Israel barred Yasser Arafat from leaving the West Bank to attend a meeting of Arab leaders in Qatar today, keeping the Palestinian Authority President in Ramallah as the Bush Administration made plain its continuing dissatisfaction with the scope of his fight against Islamic extremists. Anthony Zinni, the Administration's envoy, is threatening to abort his peacemaking mission tomorrow if both sides do not make a new effort to reach a ceasefire.
The Israeli Prime Minister Ariel Sharon warned yesterday that Israel might "increase our activity" against Palestinian targets, after a Palestinian man blew himself up in a failed suicide bombing in northern Israel, and an Israeli motorist was shot in the throat by a Palestinian gunman in the occupied West Bank.

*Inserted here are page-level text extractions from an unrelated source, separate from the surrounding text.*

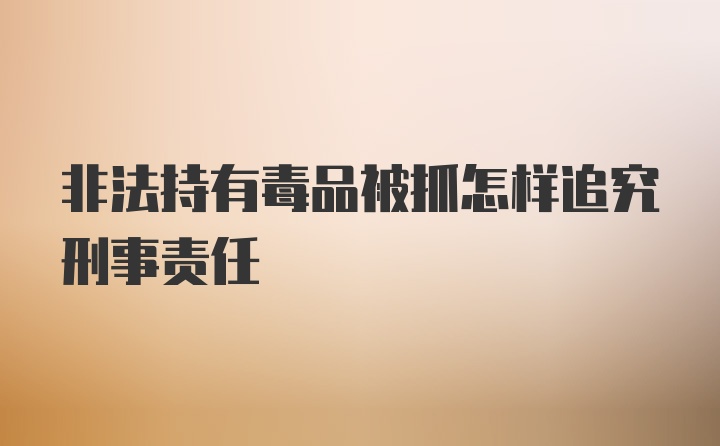 非法持有毒品被抓怎样追究刑事责任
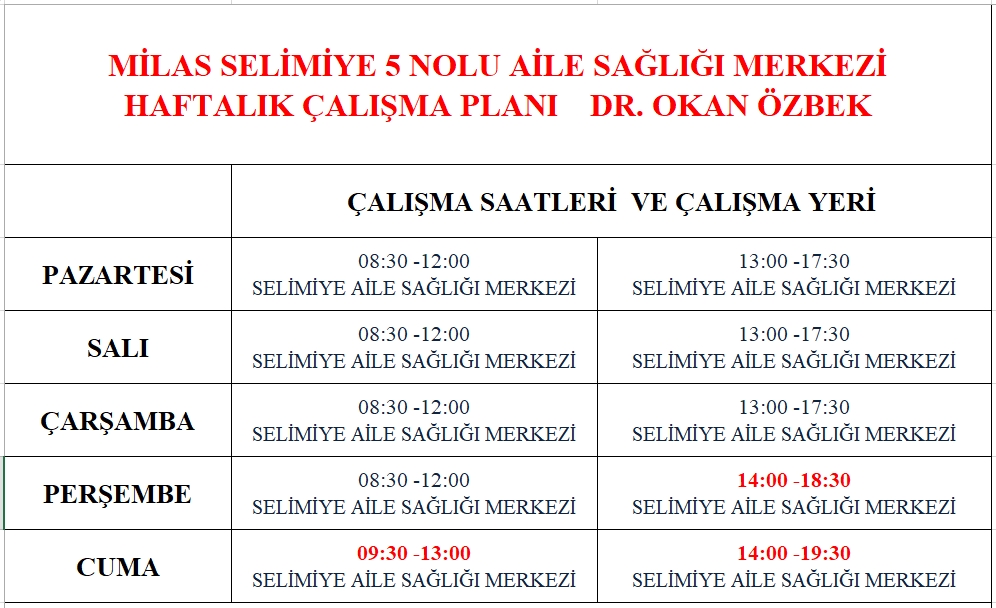 MİLAS SELİMİYE 5 NOLU AİLE SAĞLIĞI MERKEZİ
HAFTALIK ÇALIŞMA PLANI DR. OKAN ÖZBEK

| | ÇALIŞMA SAATLERİ VE ÇALIŞMA YERİ | |
|---|---|---|
| PAZARTESİ | 08:30 -12:00 SELİMİYE AİLE SAĞLIĞI MERKEZİ | 13:00 -17:30 SELİMİYE AİLE SAĞLIĞI MERKEZİ |
| SALI | 08:30 -12:00 SELİMİYE AİLE SAĞLIĞI MERKEZİ | 13:00 -17:30 SELİMİYE AİLE SAĞLIĞI MERKEZİ |
| ÇARŞAMBA | 08:30 -12:00 SELİMİYE AİLE SAĞLIĞI MERKEZİ | 13:00 -17:30 SELİMİYE AİLE SAĞLIĞI MERKEZİ |
| PERŞEMBE | 08:30 -12:00 SELİMİYE AİLE SAĞLIĞI MERKEZİ | 14:00 -18:30 SELİMİYE AİLE SAĞLIĞI MERKEZİ |
| CUMA | 09:30 -13:00 SELİMİYE AİLE SAĞLIĞI MERKEZİ | 14:00 -19:30 SELİMİYE AİLE SAĞLIĞI MERKEZİ |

Israeli troops killed four Palestinians during a raid on the West Bank village of Anabta, in Palestinian Authority territory near Tulkarm: in cold blood, said Palestinian witnesses; in the course of a fire fight, according to the Israelis, who arrested several Hamas operatives and said they seized items intended for use in suicide bombings. A fifth Palestinian, a taxi driver, was shot dead by troops at a roadblock near Jenin. Palestinian officials said he was driving away from an Israeli tank; the Israeli army said it was investigating the incident.
Mr. Sharon last night paralleled Palestinian attacks on Israeli civilians with the September 11th atrocities in the US, and declared that both Israel and the US would prevail in "the war of good against evil, the war of the just against the unjust". New York Mayor Rudolph Giuliani, visiting Israel along with his successor Michael Bloomberg and New York Governor George Pataki, endorsed the parallel, declaring that "Freedom and democracy is under attack here, and that is exactly what was put under attack in America on September 11."
Long a staunch supporter of Israel and good friend of Jerusalem's hawkish Likud Mayor Ehud Olmert, Mr Giuliani was reiterating a familiar position. Much more significant is that the Bush Administration has adopted a similar tone in recent days, referring to Israel's plight with far more emphasis than the suffering of the Palestinians, and publicly backing Israel's military attacks on PA targets as "self-defence". Stating that the violence by Hamas and other extremists was "destroying his (Arafat's ) authority and credibility", Secretary of State Colin Powell suggested yesterday that "the Palestinian people ought to be asking their leaders, 'Where does this take us?'".
Mr. Arafat continues to claim that he has arrested 17 of 33 "most wanted" extremists on a list of bombing orchestrators handed to him by Mr Zinni, and that a total of 180 militants have been detained this month.
Israel asserts that only 10 of the "hard core" are in jail, and that they will be quietly freed when world attention is elsewhere.
Reuters adds: Islamic militant groups said after issuing a statement last night offering a conditional truce to Israel that talks on the issue among Palestinians were not yet complete.
After the initial statement, a senior Israeli security official had dismissed the truce offer and said Israel had no choice but to continue to "act in self-defence".